**EXERCISE DETAILS**.
Can you turn every line of the records below into a numbered list, leaving out the blank lines?

**EXTRACTED RECORDS**.
--- BEGIN ---
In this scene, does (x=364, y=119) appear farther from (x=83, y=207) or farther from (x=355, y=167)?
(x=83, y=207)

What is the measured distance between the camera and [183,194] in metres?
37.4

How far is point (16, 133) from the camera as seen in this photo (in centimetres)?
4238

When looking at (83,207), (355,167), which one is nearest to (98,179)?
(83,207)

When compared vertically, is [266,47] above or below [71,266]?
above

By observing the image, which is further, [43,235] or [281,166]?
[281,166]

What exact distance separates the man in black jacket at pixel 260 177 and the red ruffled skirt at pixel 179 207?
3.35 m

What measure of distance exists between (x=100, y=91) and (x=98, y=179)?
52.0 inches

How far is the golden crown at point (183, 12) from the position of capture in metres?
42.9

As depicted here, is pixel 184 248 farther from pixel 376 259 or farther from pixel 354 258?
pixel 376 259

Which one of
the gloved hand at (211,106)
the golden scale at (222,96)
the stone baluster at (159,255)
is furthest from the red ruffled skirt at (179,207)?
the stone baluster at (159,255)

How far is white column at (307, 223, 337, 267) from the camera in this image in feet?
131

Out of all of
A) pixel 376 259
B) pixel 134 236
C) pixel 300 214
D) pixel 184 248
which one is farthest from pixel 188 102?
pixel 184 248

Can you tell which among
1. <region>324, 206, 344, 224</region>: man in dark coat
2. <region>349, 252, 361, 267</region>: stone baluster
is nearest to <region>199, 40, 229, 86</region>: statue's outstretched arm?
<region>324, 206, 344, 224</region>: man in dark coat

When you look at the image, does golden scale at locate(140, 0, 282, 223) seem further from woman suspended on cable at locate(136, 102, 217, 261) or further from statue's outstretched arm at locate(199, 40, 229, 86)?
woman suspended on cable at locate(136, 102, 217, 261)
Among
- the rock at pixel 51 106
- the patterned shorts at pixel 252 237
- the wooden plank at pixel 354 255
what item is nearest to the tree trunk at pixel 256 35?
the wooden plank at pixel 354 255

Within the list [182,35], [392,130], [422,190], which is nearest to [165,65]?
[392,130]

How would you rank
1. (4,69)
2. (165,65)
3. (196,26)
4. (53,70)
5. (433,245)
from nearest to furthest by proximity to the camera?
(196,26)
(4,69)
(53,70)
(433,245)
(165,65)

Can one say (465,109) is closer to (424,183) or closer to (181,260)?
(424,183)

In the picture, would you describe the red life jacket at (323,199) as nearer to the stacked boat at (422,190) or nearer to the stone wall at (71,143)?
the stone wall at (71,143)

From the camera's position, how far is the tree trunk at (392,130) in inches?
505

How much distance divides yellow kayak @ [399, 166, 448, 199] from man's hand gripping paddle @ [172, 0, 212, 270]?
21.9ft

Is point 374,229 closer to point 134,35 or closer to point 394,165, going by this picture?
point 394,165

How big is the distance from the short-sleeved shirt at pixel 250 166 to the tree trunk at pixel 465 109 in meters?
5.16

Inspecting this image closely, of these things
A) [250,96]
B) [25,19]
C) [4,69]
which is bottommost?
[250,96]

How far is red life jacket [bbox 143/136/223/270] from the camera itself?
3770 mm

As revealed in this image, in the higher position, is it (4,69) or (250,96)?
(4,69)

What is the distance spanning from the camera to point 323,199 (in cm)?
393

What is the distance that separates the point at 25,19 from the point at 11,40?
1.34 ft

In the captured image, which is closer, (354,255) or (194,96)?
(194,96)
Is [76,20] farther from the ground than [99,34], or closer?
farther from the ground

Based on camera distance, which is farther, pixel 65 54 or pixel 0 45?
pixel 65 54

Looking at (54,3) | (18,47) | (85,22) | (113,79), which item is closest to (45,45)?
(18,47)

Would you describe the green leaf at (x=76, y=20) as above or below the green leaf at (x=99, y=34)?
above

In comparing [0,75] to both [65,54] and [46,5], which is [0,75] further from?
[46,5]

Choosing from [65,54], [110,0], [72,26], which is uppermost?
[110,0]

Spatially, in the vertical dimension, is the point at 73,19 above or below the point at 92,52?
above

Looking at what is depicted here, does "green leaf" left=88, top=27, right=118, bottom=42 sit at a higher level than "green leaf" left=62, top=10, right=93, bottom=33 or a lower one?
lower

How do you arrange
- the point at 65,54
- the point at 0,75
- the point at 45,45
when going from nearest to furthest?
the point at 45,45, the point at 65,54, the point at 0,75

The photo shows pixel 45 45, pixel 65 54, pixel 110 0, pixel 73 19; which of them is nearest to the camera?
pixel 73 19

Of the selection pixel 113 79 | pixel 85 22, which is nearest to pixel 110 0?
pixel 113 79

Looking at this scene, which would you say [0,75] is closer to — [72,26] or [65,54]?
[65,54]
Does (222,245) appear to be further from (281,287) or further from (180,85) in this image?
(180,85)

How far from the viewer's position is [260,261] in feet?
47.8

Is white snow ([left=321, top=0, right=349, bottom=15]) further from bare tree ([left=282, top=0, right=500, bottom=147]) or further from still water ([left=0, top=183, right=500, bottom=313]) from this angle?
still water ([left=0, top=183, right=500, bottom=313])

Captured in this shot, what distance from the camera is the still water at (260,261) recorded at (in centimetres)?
--- END ---
**TASK SOLUTION**.
1. In this scene, does (x=364, y=119) appear farther from (x=83, y=207) or farther from (x=355, y=167)?
2. (x=83, y=207)
3. What is the measured distance between the camera and [183,194] in metres?
4. 37.4
5. How far is point (16, 133) from the camera as seen in this photo (in centimetres)?
6. 4238
7. When looking at (83,207), (355,167), which one is nearest to (98,179)?
8. (83,207)
9. When compared vertically, is [266,47] above or below [71,266]?
10. above
11. By observing the image, which is further, [43,235] or [281,166]?
12. [281,166]
13. What exact distance separates the man in black jacket at pixel 260 177 and the red ruffled skirt at pixel 179 207?
14. 3.35 m
15. What measure of distance exists between (x=100, y=91) and (x=98, y=179)?
16. 52.0 inches
17. How far is the golden crown at point (183, 12) from the position of capture in metres?
18. 42.9
19. As depicted here, is pixel 184 248 farther from pixel 376 259 or farther from pixel 354 258?
20. pixel 376 259
21. Which one of
22. the gloved hand at (211,106)
23. the golden scale at (222,96)
24. the stone baluster at (159,255)
25. is furthest from the red ruffled skirt at (179,207)?
26. the stone baluster at (159,255)
27. How far is white column at (307, 223, 337, 267) from the camera in this image in feet?
28. 131
29. Out of all of
30. A) pixel 376 259
31. B) pixel 134 236
32. C) pixel 300 214
33. D) pixel 184 248
34. which one is farthest from pixel 188 102?
35. pixel 184 248
36. Can you tell which among
37. 1. <region>324, 206, 344, 224</region>: man in dark coat
38. 2. <region>349, 252, 361, 267</region>: stone baluster
39. is nearest to <region>199, 40, 229, 86</region>: statue's outstretched arm?
40. <region>324, 206, 344, 224</region>: man in dark coat
41. When you look at the image, does golden scale at locate(140, 0, 282, 223) seem further from woman suspended on cable at locate(136, 102, 217, 261) or further from statue's outstretched arm at locate(199, 40, 229, 86)?
42. woman suspended on cable at locate(136, 102, 217, 261)
43. Among
44. - the rock at pixel 51 106
45. - the patterned shorts at pixel 252 237
46. - the wooden plank at pixel 354 255
47. what item is nearest to the tree trunk at pixel 256 35?
48. the wooden plank at pixel 354 255
49. Within the list [182,35], [392,130], [422,190], which is nearest to [165,65]?
50. [392,130]
51. How would you rank
52. 1. (4,69)
53. 2. (165,65)
54. 3. (196,26)
55. 4. (53,70)
56. 5. (433,245)
57. from nearest to furthest by proximity to the camera?
58. (196,26)
59. (4,69)
60. (53,70)
61. (433,245)
62. (165,65)
63. Can one say (465,109) is closer to (424,183) or closer to (181,260)?
64. (424,183)
65. In the picture, would you describe the red life jacket at (323,199) as nearer to the stacked boat at (422,190) or nearer to the stone wall at (71,143)?
66. the stone wall at (71,143)
67. From the camera's position, how far is the tree trunk at (392,130) in inches?
68. 505
69. How much distance divides yellow kayak @ [399, 166, 448, 199] from man's hand gripping paddle @ [172, 0, 212, 270]?
70. 21.9ft
71. Is point 374,229 closer to point 134,35 or closer to point 394,165, going by this picture?
72. point 394,165
73. How big is the distance from the short-sleeved shirt at pixel 250 166 to the tree trunk at pixel 465 109 in meters?
74. 5.16
75. Inspecting this image closely, of these things
76. A) [250,96]
77. B) [25,19]
78. C) [4,69]
79. which is bottommost?
80. [250,96]
81. How far is red life jacket [bbox 143/136/223/270] from the camera itself?
82. 3770 mm
83. As revealed in this image, in the higher position, is it (4,69) or (250,96)?
84. (4,69)
85. What is the distance spanning from the camera to point 323,199 (in cm)?
86. 393
87. What is the distance that separates the point at 25,19 from the point at 11,40?
88. 1.34 ft
89. In the captured image, which is closer, (354,255) or (194,96)?
90. (194,96)
91. Is [76,20] farther from the ground than [99,34], or closer?
92. farther from the ground
93. Based on camera distance, which is farther, pixel 65 54 or pixel 0 45?
94. pixel 65 54
95. Looking at (54,3) | (18,47) | (85,22) | (113,79), which item is closest to (45,45)?
96. (18,47)
97. Would you describe the green leaf at (x=76, y=20) as above or below the green leaf at (x=99, y=34)?
98. above
99. In comparing [0,75] to both [65,54] and [46,5], which is [0,75] further from?
100. [46,5]
101. Choosing from [65,54], [110,0], [72,26], which is uppermost?
102. [110,0]
103. Spatially, in the vertical dimension, is the point at 73,19 above or below the point at 92,52?
104. above
105. Looking at what is depicted here, does "green leaf" left=88, top=27, right=118, bottom=42 sit at a higher level than "green leaf" left=62, top=10, right=93, bottom=33 or a lower one?
106. lower
107. How do you arrange
108. - the point at 65,54
109. - the point at 0,75
110. - the point at 45,45
111. when going from nearest to furthest?
112. the point at 45,45, the point at 65,54, the point at 0,75
113. The photo shows pixel 45 45, pixel 65 54, pixel 110 0, pixel 73 19; which of them is nearest to the camera?
114. pixel 73 19
115. Of the selection pixel 113 79 | pixel 85 22, which is nearest to pixel 110 0?
116. pixel 113 79
117. Looking at this scene, which would you say [0,75] is closer to — [72,26] or [65,54]?
118. [65,54]
119. Does (222,245) appear to be further from (281,287) or further from (180,85) in this image?
120. (180,85)
121. How far from the viewer's position is [260,261] in feet?
122. 47.8
123. Is white snow ([left=321, top=0, right=349, bottom=15]) further from bare tree ([left=282, top=0, right=500, bottom=147]) or further from still water ([left=0, top=183, right=500, bottom=313]) from this angle?
124. still water ([left=0, top=183, right=500, bottom=313])
125. Captured in this shot, what distance from the camera is the still water at (260,261) recorded at (in centimetres)?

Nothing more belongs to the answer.